### TEXTE SOURCE
'''
Le Los Angeles Times, a été élogieux. Los Angeles accueillera les Jeux de 2028, « la France a placé la barre très haut ». Les superlatifs ne manquent pas. « Paris est magique, féerique, olympique. Ce vendredi soir, l’écrin exceptionnel de la Seine et de ses quais d’orfèvre a été le théâtre de la cérémonie d’ouverture des Jeux 2024. Une première inédite hors d’une enceinte sportive. Ou quand l’audace et le génie de nos voisins parviennent à emmener le plus grand événement du monde au stade d’après », juge la Tribune de Genève. « Une chose est sûre : ce spectacle restera dans l’histoire », résume la Frankfurter Allgemeine Zeitung.En Espagne, Marca salue la « meilleure cérémonie de l’histoire ». En Italie, le Corriere de la Sera qualifie la cérémonie de « révolutionnaire ».Le journal conservateur polonais Rzeczpospolita salue la performance : « Les Français ont rendu possible l’impossible » avec un « spectacle à couper le souffle ».Olympic Broadcasting Services avait déployé plus de cent systèmes de caméras ainsi que huit drones, trois hélicoptères et quatre bateaux stabilisés et équipés sur mesure.
'''
### DONNÉES EXTRAITES
'''
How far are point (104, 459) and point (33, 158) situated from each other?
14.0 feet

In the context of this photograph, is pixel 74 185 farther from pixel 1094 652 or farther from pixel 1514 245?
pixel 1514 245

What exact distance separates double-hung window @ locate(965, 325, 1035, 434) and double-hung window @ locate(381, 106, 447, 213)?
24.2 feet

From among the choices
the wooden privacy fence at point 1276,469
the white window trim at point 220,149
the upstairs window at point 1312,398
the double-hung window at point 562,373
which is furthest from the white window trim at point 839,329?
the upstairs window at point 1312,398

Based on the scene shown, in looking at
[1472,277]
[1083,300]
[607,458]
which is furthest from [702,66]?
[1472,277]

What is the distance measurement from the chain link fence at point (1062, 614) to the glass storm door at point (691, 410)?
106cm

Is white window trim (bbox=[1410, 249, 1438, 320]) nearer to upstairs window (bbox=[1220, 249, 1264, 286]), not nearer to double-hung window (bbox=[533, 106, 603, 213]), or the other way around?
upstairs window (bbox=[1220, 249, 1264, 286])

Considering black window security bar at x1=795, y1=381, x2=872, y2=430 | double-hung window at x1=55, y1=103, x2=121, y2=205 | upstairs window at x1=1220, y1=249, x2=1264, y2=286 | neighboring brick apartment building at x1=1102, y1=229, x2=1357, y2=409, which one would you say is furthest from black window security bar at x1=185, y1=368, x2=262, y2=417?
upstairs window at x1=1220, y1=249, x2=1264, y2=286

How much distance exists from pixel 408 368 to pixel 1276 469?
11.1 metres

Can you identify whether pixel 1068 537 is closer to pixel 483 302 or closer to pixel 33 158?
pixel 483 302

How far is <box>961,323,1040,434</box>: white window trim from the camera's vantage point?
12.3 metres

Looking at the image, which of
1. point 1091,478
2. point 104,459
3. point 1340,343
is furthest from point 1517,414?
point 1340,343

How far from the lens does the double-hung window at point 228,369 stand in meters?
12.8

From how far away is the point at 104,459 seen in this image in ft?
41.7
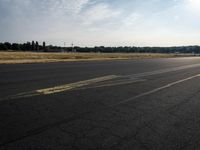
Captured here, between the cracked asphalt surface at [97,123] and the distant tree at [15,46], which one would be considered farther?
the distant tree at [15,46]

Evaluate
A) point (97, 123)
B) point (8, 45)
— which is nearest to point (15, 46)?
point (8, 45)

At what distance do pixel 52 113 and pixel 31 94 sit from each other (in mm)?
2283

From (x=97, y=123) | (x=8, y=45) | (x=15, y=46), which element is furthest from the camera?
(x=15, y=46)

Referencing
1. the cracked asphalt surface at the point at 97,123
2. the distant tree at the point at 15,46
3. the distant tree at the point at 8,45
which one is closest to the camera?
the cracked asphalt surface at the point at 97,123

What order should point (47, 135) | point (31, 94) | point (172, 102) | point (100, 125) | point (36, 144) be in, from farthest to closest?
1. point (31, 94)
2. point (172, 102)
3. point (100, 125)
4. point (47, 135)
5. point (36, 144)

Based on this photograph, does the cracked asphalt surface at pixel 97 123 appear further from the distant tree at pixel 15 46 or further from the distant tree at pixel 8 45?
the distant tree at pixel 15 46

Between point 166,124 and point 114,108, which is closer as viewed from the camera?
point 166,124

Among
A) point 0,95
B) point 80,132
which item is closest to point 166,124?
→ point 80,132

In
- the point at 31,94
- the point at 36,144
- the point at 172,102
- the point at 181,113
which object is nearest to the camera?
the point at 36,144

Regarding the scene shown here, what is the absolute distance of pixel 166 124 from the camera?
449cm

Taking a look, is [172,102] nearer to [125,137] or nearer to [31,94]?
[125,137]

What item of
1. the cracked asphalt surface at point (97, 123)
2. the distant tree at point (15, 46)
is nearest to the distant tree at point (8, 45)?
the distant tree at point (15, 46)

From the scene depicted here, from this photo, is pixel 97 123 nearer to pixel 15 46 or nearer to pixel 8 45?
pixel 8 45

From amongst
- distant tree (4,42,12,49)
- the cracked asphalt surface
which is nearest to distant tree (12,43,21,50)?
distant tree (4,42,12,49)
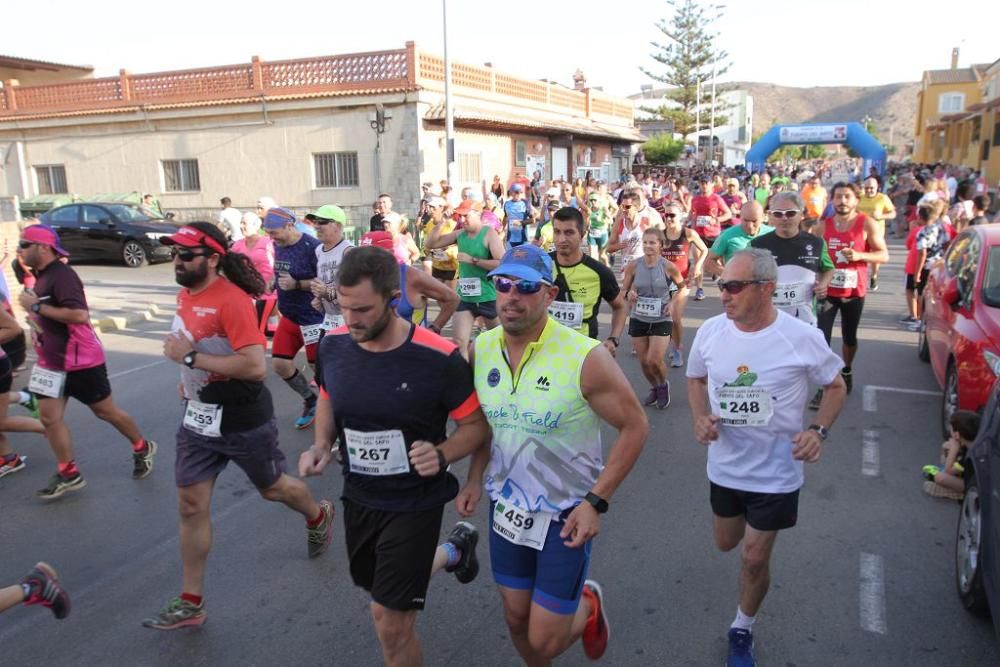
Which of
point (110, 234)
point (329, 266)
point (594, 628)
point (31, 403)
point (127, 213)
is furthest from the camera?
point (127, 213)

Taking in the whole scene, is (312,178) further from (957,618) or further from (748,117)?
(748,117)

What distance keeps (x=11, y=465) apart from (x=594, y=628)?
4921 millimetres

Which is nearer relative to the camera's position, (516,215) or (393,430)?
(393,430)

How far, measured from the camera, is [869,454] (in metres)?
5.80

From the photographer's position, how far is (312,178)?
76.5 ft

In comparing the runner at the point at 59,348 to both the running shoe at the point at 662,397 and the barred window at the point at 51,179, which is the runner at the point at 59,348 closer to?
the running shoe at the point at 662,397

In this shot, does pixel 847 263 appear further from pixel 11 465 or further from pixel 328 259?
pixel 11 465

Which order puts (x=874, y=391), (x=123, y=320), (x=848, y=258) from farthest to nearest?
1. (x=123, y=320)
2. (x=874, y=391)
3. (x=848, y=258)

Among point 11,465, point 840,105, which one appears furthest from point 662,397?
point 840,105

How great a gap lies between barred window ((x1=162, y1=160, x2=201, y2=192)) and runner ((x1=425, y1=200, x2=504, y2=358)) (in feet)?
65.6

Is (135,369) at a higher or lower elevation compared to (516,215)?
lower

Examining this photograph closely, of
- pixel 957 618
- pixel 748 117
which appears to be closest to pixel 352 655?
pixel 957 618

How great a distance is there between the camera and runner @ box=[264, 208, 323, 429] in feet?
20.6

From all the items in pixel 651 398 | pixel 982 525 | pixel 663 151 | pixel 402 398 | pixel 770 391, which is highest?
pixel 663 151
'''
### CONSIGNE DÉTAILLÉE
Poursuivez le texte sur les réactions de la presse étrangère à la cérémonie d'ouverture des Jeux de Paris 2024, à partir de sa dernière phrase. Les enregistrements ne sont d'aucune utilité ici.

### RÉSULTAT OBTENU
Malgré la pluie qui perturbait les prises de vues, il y eut de très grands moments de télévision. Le grand cheval de fer qui galopait sur l’eau, l’acrobate qui courrait sur les toits en portant la flamme olympique, grimpant jusqu’à la flèche de Notre-Dame. Qui se cachait derrière ce masque encapuchonné ? Vêtue d’or, Aya Nakamura, tant contestée, a enflammé la Seine avec Pookie, un de ses tubes, au milieu des gendarmes de la Garde républicaine qui se déhanchaient. Passant sous le pont Notre-Dame, les athlètes algériens ont jeté des roses rouges à l’endroit où plusieurs centaines de leurs compatriotes étaient morts noyés dans la Seine, le 17 octobre 1961.
Toujours sous une pluie battante, les légendes du sport, Zinedine Zidane, Rafael Nadal, Serena Williams, la gymnaste roumaine Nadia Comaneci, le sprinteur américain Carl Lewis et plusieurs autres champions, dont Charles Coste, plus vieux champion olympique français encore en vie, dans un fauteuil roulant, ont porté la flamme jusqu’au jardin des Tuileries. Pour allumer la vasque, avant que celle-ci ne s’envole, il fallait, pour la première fois, un homme et une femme. Ce fut le judoka Teddy Riner et Marie-José Pérec. À 23 h 24, la vasque s’est transformée en un anneau de feu qui s’est élevé vers le ciel. La voix, unique, émouvante, de Céline Dion a, alors, retenti, avec L’Hymne à l’amour, d’Édith Piaf, Les 33es Jeux olympiques pouvaient maintenant être ouverts.
Voilà, chacun conservera le souvenir qu’il voudra de cette cérémonie originale, unique, donc historique.
Tout le monde disait que c’était impossible. Ils l’ont fait !
Maintenant, place au sport !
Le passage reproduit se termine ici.